In addition, war refugees must hunt, gather firewood or build encampments to survive, increasing the pressure on local resources. More weapons means increased hunting for bush meat and widespread poaching that can decimate wildlife populations such as 95 percent of the hippopotamus slaughtered in DRC's Virunga National Park.
"The consequences extend far beyond the actual fighting," said lead author Thor Hanson of the University of Idaho. "War preparations and lingering post-conflict activities also have important implications for biodiversity hotspots and the people who live there."
In total, the hotspots are home to a majority of the world's 1.2 billion poorest people who rely on the resources and services provided by natural ecosystems for their daily survival. Environmental concerns tend to recede or collapse in times of social disruption, and conservation activities often get suspended during active conflicts. At the same time, war provides occasional conservation opportunities, such as the creation of "Peace Parks" along contested borders.

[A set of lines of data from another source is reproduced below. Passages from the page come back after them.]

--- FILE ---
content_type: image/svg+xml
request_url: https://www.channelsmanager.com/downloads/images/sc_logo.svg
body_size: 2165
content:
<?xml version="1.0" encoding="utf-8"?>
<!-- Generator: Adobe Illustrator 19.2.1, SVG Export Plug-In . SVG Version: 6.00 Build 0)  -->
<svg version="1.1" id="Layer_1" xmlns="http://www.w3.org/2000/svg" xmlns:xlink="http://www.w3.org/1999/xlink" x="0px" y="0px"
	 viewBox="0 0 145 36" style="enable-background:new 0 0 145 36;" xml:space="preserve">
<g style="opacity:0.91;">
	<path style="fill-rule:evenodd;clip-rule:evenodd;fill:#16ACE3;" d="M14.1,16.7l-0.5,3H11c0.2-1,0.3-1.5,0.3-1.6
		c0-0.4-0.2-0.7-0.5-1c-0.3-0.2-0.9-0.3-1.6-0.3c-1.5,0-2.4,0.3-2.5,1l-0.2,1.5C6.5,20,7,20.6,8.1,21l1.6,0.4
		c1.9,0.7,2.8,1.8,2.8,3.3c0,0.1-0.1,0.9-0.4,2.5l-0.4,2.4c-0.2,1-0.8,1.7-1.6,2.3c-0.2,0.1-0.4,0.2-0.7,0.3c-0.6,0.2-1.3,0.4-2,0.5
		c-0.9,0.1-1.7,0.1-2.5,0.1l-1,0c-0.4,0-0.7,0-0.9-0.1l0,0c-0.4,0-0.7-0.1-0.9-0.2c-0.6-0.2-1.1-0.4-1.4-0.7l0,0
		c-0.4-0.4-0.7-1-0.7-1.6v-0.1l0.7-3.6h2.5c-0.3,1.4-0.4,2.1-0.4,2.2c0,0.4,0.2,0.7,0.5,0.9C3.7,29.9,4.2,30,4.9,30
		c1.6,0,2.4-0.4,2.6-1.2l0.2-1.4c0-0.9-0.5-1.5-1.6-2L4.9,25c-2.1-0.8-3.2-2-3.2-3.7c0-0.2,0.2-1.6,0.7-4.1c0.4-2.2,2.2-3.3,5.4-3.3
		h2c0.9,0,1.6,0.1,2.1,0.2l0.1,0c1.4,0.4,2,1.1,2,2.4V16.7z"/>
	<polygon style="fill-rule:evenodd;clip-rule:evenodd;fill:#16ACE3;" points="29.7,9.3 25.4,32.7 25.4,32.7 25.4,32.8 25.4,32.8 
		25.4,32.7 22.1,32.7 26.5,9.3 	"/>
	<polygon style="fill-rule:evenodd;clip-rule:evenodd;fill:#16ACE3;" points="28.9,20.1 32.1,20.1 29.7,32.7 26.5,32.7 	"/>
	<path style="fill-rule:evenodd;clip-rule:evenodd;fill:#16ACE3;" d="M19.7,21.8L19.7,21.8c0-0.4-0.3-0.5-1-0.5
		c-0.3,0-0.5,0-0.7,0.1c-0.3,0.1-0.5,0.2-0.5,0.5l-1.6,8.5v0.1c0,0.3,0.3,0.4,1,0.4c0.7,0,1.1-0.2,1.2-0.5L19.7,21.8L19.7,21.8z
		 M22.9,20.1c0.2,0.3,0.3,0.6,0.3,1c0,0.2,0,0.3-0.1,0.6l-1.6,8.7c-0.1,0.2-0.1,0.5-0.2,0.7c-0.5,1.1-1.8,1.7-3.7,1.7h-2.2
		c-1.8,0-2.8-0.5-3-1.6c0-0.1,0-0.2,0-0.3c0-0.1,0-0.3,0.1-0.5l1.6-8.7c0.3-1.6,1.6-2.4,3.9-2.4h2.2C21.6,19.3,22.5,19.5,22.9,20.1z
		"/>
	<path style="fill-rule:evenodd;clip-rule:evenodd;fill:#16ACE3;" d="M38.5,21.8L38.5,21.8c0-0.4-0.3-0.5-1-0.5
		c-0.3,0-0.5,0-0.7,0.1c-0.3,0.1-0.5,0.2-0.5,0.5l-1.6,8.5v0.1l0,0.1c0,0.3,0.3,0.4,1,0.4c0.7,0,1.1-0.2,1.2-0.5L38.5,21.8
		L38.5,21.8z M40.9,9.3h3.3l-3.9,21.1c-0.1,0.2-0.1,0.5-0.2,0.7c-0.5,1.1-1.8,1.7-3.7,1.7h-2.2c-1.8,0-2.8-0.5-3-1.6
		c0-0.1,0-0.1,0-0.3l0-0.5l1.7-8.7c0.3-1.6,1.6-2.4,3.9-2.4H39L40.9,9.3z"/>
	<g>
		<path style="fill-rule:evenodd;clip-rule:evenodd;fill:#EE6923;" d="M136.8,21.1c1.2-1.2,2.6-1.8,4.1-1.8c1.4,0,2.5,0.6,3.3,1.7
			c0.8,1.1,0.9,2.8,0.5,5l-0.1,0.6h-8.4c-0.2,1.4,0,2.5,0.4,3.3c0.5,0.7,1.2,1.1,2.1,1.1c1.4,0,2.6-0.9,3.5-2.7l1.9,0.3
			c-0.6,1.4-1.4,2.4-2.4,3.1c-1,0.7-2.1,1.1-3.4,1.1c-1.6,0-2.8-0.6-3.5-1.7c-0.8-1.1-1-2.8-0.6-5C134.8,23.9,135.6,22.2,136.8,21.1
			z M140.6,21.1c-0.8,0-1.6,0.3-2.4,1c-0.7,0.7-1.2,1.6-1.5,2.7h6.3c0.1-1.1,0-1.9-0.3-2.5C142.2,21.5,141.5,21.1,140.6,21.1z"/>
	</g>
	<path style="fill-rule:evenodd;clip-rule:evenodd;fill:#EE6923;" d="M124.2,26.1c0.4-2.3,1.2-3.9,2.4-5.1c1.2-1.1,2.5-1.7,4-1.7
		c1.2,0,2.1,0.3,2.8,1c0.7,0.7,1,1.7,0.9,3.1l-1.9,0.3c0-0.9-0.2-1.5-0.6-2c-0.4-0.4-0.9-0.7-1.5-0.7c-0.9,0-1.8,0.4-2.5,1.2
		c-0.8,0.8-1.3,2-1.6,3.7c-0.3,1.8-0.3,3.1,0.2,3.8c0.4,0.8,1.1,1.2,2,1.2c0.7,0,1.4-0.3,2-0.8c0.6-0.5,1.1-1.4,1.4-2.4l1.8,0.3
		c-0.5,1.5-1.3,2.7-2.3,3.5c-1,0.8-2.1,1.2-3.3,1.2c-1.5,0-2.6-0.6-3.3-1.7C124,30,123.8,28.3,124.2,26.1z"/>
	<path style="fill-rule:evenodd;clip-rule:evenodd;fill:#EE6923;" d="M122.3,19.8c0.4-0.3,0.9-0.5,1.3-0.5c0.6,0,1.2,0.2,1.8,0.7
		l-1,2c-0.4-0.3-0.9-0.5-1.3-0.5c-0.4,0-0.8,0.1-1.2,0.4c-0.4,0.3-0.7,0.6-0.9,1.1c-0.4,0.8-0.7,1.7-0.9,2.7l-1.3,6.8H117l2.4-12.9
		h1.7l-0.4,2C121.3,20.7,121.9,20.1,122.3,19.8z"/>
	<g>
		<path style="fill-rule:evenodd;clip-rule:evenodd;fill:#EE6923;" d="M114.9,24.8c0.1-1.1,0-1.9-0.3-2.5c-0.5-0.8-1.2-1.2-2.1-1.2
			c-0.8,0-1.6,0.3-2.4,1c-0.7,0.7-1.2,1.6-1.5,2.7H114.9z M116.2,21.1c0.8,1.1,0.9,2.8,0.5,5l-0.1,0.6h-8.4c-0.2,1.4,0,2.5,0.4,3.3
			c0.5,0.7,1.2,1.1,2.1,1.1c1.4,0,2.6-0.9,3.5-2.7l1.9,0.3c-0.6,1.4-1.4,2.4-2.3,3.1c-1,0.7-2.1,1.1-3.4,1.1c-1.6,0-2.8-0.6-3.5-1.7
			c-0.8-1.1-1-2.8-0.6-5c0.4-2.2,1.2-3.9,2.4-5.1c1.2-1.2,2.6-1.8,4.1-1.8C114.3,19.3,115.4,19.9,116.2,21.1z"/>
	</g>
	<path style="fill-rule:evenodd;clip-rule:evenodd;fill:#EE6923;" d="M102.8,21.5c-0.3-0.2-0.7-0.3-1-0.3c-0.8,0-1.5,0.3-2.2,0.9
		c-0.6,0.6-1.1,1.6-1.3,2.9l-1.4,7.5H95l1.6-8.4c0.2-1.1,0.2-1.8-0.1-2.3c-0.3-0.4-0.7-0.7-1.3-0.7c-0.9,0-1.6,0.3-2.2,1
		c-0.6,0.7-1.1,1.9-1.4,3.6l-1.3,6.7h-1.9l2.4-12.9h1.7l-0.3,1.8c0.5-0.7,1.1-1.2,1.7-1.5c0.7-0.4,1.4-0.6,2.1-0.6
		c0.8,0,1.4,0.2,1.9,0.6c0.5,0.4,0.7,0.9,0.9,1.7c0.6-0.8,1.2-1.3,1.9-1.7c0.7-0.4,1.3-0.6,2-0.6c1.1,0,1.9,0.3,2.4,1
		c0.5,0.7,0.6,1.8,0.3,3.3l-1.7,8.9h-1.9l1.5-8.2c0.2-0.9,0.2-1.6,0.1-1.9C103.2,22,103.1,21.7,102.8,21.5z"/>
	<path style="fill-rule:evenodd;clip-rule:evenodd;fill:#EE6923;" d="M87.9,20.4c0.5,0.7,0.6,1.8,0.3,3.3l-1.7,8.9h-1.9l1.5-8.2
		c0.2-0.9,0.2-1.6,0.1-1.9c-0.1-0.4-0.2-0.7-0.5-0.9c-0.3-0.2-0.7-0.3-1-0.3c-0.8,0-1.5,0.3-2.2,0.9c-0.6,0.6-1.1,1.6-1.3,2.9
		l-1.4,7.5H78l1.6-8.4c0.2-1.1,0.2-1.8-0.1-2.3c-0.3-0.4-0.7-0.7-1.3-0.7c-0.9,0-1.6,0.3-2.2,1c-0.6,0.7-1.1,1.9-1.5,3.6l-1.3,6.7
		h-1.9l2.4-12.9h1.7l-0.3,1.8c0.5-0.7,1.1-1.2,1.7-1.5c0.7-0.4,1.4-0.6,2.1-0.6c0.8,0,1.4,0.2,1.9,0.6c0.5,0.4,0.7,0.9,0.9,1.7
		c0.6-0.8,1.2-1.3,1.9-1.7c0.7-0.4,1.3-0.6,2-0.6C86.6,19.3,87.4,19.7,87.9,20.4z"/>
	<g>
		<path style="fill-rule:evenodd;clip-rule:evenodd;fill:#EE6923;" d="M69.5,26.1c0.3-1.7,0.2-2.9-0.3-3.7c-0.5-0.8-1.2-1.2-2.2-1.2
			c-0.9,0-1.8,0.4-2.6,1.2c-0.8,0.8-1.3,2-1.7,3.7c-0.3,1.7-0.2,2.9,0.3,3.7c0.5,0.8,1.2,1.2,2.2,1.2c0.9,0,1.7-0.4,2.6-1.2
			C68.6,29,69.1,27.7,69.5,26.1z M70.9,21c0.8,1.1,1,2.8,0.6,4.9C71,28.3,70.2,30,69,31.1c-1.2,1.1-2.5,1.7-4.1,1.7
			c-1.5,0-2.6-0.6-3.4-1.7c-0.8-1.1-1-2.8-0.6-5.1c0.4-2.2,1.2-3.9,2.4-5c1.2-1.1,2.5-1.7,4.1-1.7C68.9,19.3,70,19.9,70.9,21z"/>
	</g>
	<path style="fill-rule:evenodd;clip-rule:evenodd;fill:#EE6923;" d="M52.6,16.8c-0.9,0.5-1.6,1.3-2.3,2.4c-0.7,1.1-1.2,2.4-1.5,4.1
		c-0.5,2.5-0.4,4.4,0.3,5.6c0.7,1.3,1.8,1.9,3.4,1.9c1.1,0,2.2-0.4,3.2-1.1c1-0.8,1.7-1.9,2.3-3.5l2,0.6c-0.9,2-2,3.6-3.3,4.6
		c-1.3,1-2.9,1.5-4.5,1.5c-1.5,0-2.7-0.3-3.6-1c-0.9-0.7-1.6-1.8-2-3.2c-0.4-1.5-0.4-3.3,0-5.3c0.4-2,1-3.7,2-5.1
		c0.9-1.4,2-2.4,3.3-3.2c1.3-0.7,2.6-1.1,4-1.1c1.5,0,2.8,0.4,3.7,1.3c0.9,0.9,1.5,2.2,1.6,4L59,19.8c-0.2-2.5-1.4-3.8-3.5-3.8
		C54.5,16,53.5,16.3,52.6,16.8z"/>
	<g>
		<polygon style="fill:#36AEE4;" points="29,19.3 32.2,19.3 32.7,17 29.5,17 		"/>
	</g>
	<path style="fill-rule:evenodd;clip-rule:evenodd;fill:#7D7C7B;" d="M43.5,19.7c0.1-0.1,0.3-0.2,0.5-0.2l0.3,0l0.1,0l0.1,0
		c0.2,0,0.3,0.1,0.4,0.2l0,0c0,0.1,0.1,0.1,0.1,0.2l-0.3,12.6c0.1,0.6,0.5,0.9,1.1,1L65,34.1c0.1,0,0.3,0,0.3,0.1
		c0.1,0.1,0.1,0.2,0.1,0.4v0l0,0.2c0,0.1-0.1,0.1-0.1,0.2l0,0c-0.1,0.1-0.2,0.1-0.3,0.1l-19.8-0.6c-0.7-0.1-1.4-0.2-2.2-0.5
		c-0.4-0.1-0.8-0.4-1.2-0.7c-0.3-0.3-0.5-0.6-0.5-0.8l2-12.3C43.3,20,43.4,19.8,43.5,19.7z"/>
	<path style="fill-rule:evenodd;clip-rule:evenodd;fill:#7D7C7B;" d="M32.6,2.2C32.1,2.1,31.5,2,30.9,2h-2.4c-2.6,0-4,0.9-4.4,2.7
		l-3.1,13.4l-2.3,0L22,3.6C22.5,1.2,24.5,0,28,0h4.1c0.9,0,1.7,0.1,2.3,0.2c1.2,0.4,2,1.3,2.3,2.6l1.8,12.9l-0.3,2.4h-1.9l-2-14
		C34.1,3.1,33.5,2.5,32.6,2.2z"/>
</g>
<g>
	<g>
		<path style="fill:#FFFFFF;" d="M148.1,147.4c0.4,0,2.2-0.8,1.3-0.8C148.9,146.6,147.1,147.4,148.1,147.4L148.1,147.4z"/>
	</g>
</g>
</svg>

"The fact that so many conflicts have occurred in areas of high biodiversity loss and natural resource degradation warrants much further investigation as to the underlying causes, and strongly highlights the importance of these areas for global security," Mittermeier said.
The study concluded that international conservation groups and indeed the broader international community must develop and maintain programs in war-torn regions if they are to be effective in conserving global biodiversity and keeping ecosystems healthy. It also called for integrating conservation strategies and principles into military, reconstruction and humanitarian programs in the world's conflict zones.